**TASK BRIEF:**
All entries are to be given again verbatim.

**MATERIAL PROVIDED:**
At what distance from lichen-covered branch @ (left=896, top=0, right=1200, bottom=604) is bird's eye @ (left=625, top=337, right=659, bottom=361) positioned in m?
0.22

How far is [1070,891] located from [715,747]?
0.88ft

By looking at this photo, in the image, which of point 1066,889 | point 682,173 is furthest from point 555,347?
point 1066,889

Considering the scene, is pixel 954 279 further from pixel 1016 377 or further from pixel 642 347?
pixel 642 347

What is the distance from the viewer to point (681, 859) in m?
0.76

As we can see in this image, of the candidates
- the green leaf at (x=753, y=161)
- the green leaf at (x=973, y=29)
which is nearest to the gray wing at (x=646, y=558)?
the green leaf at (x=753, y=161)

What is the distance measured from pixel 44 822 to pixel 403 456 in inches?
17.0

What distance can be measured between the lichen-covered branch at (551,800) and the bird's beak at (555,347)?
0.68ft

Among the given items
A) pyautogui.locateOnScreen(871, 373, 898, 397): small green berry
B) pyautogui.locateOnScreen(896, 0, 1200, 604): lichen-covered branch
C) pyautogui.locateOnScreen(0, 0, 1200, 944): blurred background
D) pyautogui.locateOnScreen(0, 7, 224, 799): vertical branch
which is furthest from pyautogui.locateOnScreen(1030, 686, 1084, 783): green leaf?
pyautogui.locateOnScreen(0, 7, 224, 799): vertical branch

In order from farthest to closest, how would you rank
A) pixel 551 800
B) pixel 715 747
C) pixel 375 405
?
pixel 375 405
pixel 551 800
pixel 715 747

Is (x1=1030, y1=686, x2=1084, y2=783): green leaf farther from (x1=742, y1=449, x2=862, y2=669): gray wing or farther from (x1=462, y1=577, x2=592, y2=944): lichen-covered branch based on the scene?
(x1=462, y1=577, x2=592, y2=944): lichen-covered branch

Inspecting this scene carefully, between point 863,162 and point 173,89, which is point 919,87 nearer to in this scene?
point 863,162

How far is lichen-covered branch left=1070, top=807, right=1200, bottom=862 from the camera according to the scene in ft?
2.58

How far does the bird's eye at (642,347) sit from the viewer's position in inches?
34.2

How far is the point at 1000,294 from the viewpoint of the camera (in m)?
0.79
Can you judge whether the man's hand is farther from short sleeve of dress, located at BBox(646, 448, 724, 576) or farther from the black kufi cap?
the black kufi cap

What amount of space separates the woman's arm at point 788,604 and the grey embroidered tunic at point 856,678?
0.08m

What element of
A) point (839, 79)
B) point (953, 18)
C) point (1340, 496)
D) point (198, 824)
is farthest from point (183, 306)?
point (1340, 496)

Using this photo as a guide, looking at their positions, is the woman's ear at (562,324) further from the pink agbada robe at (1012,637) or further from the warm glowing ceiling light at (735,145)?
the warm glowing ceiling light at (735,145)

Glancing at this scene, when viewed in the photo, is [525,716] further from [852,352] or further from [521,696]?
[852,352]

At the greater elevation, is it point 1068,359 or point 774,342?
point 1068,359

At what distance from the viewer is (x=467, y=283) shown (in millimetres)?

**EXPECTED OUTPUT:**
At what distance from lichen-covered branch @ (left=896, top=0, right=1200, bottom=604) is bird's eye @ (left=625, top=337, right=659, bottom=361) positioned in m?
0.22

How far is [1070,891] located from [715,747]?
0.88ft

By looking at this photo, in the image, which of point 1066,889 | point 682,173 is furthest from point 555,347?
point 1066,889

Considering the scene, is pixel 954 279 further from pixel 1016 377 or further from pixel 642 347?
pixel 642 347

What is the distance from the viewer to point (681, 859) in m?
0.76

As we can see in this image, of the candidates
- the green leaf at (x=753, y=161)
- the green leaf at (x=973, y=29)
which is nearest to the gray wing at (x=646, y=558)?
the green leaf at (x=753, y=161)

What is the distance measured from pixel 44 822 to pixel 403 456 in inches?
17.0

What distance can be measured between the lichen-covered branch at (551,800) and the bird's beak at (555,347)?
0.68ft

Among the given items
A) pyautogui.locateOnScreen(871, 373, 898, 397): small green berry
B) pyautogui.locateOnScreen(896, 0, 1200, 604): lichen-covered branch
C) pyautogui.locateOnScreen(0, 0, 1200, 944): blurred background
D) pyautogui.locateOnScreen(0, 7, 224, 799): vertical branch
which is furthest from pyautogui.locateOnScreen(1030, 686, 1084, 783): green leaf?
pyautogui.locateOnScreen(0, 7, 224, 799): vertical branch

In order from farthest to closest, how would you rank
A) pixel 551 800
B) pixel 715 747
C) pixel 375 405
?
pixel 375 405
pixel 551 800
pixel 715 747

Is (x1=1030, y1=686, x2=1084, y2=783): green leaf farther from (x1=742, y1=449, x2=862, y2=669): gray wing or farther from (x1=462, y1=577, x2=592, y2=944): lichen-covered branch based on the scene?
(x1=462, y1=577, x2=592, y2=944): lichen-covered branch

Inspecting this scene carefully, between point 863,162 and point 173,89, which is point 919,87 nearer to in this scene?
point 863,162

How far is lichen-covered branch left=1070, top=807, right=1200, bottom=862 from the camera according to the scene in ft?
2.58

How far does the bird's eye at (642,347) sit from the viewer's position in inches?
34.2

How far is the point at 1000,294 from the viewpoint of the camera (in m)?
0.79
Can you judge whether the man's hand is farther from short sleeve of dress, located at BBox(646, 448, 724, 576) or farther from the black kufi cap?
the black kufi cap

What amount of space separates the woman's arm at point 788,604 and the grey embroidered tunic at point 856,678?
0.08m

What element of
A) point (839, 79)
B) point (953, 18)
C) point (1340, 496)
D) point (198, 824)
is farthest from point (183, 306)?
point (1340, 496)

Using this photo as a guide, looking at their positions, is the woman's ear at (562,324) further from the pink agbada robe at (1012,637) or further from the warm glowing ceiling light at (735,145)?
the warm glowing ceiling light at (735,145)

Glancing at this scene, when viewed in the photo, is [525,716] further from [852,352] or further from [521,696]?
[852,352]

At the greater elevation, is it point 1068,359 or point 774,342?
point 1068,359

At what distance from the viewer is (x=467, y=283) shown (in millimetres)?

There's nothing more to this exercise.